Novel Agents for Metastatic Breast Cancer
BSI-210. For "triple-negative" breast cancer (negative for estrogen receptor, progesterone receptor, and HER2), which is hard to treat, the PARP inhibitor BSI-210 in combination with gemcitabine and carboplatin reduced breast cancer deaths by 50% in a study of 123 patients. The results, presented by Joyce O'Shaughnessy, MD, of Baylor Sammons Cancer Center, Dallas, TX, were called "spectacular" by the SABCS program committee.
T-DM1, a novel form of trastuzumab with a chemotherapy-like conjugate attached, significantly improved outcomes in 110 patients who had received an average of 7 prior treatments for metastatic disease.
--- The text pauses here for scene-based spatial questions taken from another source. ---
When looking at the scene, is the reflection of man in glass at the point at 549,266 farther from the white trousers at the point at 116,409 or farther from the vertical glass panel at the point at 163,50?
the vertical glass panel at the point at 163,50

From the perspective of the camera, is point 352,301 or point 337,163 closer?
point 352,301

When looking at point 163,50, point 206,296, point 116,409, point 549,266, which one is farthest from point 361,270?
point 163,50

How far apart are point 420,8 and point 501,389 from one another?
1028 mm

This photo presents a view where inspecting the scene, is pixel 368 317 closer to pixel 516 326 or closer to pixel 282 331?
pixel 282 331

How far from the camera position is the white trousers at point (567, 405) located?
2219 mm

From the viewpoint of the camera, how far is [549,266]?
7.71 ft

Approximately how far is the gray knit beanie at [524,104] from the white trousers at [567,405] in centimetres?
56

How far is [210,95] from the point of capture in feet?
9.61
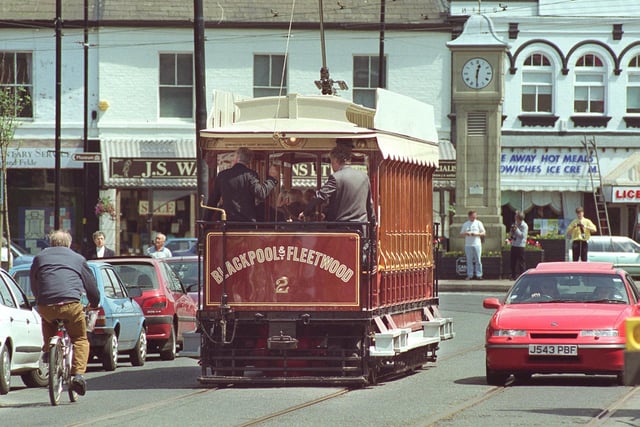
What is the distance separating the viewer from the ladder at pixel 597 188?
46406 mm

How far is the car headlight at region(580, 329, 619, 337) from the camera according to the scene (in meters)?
15.6

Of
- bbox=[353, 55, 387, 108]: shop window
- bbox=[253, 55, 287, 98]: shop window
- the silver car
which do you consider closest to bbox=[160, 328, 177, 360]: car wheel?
the silver car

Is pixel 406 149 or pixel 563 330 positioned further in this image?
pixel 406 149

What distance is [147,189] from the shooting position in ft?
149

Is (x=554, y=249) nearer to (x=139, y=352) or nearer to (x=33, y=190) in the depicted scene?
(x=33, y=190)

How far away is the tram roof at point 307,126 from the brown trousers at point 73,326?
2.55 metres

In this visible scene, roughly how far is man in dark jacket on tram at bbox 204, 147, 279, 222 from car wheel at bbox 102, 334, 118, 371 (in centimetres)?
371

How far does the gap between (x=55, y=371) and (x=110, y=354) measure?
4.69m

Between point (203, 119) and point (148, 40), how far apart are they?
19.0m

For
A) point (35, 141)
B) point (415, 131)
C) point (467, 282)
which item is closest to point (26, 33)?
point (35, 141)

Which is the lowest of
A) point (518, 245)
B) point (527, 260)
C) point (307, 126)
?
point (527, 260)

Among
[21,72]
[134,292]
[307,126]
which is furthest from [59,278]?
[21,72]

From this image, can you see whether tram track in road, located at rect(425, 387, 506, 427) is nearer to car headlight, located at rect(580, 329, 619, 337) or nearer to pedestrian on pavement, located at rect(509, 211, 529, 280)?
car headlight, located at rect(580, 329, 619, 337)

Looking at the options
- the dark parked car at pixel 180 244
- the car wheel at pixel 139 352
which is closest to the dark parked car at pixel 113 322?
the car wheel at pixel 139 352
The drug produced responses or stable disease in 44%, a result called "remarkable" by outside specialists.
TKIs. For the oral multitargeted tyrosine kinase inhibitors (TKIs), findings were mixed. In the SOLTI-070 trial, sorafenib in combination with capecitabine reduced the risk of disease progression by 30% to 50% in all subgroups versus capecitabine alone, reported Jos√© Baselga, MD, of Vall d'Hebron University Hospital, Barcelona, Spain. William S. Gradishar, MD, Professor of Medicine at Northwestern University School of Medicine, Chicago, reported "a signal of potential activity" with sorafenib plus paclitaxel compared with the single-agent taxane, with a delay in progression of 1.3 months. Motesanib paired with paclitaxel was comparable with bevacizumab plus paclitaxel as initial metastatic treatment, although gallbladder toxicity was of concern with this new agent, reported John Mackey, MD, of the University of Alberta Cross Cancer Institute, Edmonton, Canada. In contrast, no benefit was found for sunitinib as a single agent in a Brazilian study of 482 patients.
MRI Better than Mammography in High-Risk Persons
Magnetic resonance imaging (MRI) detected breast cancer at an earlier stage than mammography in women deemed at high risk due to BRCA mutations, according to Ellen Warner, MD, of Sunnybrook Health Sciences Center, Toronto. The 1275 women in her study were screened with MRI plus mammography or with conventional mammography alone. MRI was more likely to detect early-stage and smaller tumors, suggesting that MRI should be part of screening for high-risk women.